§ THE TASK:
Return all lines of the records that contain the word "epoch".

RECORDS TO PROCESS below:

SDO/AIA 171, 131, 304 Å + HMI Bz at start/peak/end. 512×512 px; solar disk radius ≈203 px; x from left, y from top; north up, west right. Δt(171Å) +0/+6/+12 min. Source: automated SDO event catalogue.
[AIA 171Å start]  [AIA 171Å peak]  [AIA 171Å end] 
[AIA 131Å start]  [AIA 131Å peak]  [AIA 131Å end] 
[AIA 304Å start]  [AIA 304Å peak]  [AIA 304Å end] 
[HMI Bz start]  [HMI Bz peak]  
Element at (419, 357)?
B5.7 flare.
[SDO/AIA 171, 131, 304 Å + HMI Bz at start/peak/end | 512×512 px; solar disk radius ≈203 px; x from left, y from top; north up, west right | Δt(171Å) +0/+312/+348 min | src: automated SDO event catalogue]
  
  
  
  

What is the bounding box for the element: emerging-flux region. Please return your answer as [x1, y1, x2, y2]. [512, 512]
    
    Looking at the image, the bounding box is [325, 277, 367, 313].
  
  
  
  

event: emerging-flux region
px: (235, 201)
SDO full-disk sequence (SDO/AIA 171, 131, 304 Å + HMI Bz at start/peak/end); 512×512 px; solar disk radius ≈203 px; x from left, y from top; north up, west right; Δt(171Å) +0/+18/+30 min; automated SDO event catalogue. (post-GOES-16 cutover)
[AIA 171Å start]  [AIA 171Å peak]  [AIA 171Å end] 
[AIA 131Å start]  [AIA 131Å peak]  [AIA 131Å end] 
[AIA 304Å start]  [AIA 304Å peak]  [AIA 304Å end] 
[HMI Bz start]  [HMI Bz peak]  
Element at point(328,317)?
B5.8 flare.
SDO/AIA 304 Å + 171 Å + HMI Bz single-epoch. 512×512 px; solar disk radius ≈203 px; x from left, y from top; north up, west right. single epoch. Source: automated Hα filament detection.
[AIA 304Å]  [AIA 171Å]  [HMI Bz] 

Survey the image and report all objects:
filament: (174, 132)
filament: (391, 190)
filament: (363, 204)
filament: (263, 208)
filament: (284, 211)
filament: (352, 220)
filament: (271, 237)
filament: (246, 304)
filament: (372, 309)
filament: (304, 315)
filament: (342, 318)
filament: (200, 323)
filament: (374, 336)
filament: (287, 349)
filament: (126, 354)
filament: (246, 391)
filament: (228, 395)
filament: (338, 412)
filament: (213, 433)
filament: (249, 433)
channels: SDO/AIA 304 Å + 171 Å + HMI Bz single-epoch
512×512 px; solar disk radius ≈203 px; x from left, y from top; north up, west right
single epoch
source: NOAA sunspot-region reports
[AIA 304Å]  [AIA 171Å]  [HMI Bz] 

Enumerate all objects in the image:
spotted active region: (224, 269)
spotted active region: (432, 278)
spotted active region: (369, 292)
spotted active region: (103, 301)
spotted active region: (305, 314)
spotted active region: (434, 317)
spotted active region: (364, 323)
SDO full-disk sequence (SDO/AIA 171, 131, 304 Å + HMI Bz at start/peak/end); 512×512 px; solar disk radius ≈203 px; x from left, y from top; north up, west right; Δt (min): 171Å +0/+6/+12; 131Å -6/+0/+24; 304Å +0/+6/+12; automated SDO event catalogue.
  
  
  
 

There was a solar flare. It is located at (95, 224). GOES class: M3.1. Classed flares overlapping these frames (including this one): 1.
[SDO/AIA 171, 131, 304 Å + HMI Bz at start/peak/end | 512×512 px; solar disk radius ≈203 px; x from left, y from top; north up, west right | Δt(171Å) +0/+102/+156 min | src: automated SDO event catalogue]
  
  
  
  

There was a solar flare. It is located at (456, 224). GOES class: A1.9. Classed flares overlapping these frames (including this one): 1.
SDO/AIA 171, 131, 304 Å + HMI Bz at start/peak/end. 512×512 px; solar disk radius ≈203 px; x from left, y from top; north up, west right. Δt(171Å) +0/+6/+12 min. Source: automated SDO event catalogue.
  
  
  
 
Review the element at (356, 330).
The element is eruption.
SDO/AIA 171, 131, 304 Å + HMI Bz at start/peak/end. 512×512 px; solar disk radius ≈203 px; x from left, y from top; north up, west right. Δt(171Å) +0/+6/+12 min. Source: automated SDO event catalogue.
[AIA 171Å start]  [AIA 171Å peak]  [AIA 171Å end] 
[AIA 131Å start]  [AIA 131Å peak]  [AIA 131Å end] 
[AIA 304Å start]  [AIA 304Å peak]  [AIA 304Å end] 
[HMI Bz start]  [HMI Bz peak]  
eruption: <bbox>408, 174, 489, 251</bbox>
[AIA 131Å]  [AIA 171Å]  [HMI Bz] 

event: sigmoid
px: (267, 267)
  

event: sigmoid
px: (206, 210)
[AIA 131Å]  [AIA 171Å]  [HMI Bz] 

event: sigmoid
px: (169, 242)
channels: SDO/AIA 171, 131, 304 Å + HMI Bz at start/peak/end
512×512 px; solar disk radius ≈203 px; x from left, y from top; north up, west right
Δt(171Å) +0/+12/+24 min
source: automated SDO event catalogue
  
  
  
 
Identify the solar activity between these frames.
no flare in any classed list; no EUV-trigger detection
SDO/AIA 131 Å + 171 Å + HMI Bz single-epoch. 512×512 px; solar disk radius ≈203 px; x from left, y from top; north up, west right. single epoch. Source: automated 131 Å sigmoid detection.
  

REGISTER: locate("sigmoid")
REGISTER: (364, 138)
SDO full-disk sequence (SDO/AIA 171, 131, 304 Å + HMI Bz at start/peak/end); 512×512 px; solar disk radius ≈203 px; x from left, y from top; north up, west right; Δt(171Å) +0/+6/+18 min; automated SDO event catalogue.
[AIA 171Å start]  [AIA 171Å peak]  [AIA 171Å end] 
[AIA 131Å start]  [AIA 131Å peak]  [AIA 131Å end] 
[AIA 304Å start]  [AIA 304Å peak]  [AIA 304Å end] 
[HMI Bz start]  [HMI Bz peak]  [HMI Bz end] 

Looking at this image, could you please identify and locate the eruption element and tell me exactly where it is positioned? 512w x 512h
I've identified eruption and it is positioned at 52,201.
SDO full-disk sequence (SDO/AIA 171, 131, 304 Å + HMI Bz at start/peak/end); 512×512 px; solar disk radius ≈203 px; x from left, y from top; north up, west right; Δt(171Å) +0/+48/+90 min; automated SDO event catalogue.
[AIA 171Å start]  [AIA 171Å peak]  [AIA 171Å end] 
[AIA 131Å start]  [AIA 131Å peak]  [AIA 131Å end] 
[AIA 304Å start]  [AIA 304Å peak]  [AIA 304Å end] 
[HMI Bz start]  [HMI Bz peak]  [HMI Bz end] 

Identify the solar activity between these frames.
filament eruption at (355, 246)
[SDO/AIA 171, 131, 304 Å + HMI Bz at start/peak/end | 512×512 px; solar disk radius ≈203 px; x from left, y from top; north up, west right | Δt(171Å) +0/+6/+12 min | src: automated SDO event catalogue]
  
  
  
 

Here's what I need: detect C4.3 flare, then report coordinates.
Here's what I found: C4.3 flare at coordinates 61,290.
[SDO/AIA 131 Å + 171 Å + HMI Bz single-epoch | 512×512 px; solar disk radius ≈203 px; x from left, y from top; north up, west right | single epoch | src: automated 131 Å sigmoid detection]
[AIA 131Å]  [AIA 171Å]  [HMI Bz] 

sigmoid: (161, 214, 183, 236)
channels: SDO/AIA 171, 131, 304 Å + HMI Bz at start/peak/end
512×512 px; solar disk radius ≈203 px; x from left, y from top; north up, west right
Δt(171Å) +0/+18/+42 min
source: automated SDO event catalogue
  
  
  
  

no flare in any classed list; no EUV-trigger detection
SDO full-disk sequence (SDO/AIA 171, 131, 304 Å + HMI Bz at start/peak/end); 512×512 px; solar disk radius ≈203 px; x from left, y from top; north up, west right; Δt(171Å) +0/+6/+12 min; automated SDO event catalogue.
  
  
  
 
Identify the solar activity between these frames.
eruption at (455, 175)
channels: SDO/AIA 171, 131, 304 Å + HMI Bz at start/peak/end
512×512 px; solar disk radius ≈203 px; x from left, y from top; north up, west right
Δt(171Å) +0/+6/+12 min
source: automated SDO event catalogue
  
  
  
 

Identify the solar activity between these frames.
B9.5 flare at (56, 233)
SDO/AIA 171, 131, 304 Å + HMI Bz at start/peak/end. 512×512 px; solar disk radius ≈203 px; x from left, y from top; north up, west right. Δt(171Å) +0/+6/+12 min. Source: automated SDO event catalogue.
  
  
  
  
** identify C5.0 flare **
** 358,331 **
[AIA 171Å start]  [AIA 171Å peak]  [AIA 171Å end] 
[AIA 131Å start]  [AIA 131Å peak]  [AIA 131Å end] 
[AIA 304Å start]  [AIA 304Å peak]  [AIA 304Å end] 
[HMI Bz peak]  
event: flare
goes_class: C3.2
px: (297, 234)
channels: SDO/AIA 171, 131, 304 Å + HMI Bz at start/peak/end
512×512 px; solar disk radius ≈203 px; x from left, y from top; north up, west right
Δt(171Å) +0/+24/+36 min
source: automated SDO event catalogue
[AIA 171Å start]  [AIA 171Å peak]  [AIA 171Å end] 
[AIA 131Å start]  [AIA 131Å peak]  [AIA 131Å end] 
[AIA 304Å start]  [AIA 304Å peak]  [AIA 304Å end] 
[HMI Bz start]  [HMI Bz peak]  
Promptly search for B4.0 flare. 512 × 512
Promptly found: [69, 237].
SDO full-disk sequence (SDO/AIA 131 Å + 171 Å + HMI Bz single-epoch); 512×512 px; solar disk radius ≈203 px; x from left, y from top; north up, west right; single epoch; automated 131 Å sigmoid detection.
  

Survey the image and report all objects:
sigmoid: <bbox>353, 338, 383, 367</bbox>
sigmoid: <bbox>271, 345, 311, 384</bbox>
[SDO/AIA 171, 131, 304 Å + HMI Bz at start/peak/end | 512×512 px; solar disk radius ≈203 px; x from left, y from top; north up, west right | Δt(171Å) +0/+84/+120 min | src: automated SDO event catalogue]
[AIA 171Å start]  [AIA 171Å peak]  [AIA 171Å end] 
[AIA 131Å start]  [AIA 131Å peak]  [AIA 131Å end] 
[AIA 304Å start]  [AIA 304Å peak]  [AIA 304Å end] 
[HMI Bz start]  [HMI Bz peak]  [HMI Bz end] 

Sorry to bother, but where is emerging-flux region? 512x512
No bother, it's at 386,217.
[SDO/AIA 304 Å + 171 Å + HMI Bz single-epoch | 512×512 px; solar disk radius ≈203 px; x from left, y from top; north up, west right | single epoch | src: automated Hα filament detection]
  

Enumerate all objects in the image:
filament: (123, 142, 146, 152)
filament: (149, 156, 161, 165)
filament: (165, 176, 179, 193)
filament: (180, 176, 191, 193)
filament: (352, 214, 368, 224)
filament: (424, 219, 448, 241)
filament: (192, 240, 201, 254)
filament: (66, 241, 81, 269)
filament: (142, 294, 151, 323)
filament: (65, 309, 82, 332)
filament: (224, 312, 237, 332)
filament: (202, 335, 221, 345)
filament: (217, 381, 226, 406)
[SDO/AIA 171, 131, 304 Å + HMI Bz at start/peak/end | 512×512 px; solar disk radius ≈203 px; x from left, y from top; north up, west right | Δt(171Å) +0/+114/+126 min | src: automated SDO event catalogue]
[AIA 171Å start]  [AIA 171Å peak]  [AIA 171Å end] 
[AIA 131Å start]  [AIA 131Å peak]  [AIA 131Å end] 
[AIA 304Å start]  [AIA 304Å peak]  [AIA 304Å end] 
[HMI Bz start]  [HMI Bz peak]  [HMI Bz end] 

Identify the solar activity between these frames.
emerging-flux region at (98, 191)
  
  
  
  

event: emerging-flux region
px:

End of RECORDS TO PROCESS.

§ SOLUTION TO THE PROBLEM:
SDO/AIA 304 Å + 171 Å + HMI Bz single-epoch. 512×512 px; solar disk radius ≈203 px; x from left, y from top; north up, west right. single epoch. Source: automated Hα filament detection.
channels: SDO/AIA 304 Å + 171 Å + HMI Bz single-epoch
single epoch
SDO/AIA 131 Å + 171 Å + HMI Bz single-epoch. 512×512 px; solar disk radius ≈203 px; x from left, y from top; north up, west right. single epoch. Source: automated 131 Å sigmoid detection.
[SDO/AIA 131 Å + 171 Å + HMI Bz single-epoch | 512×512 px; solar disk radius ≈203 px; x from left, y from top; north up, west right | single epoch | src: automated 131 Å sigmoid detection]
SDO full-disk sequence (SDO/AIA 131 Å + 171 Å + HMI Bz single-epoch); 512×512 px; solar disk radius ≈203 px; x from left, y from top; north up, west right; single epoch; automated 131 Å sigmoid detection.
[SDO/AIA 304 Å + 171 Å + HMI Bz single-epoch | 512×512 px; solar disk radius ≈203 px; x from left, y from top; north up, west right | single epoch | src: automated Hα filament detection]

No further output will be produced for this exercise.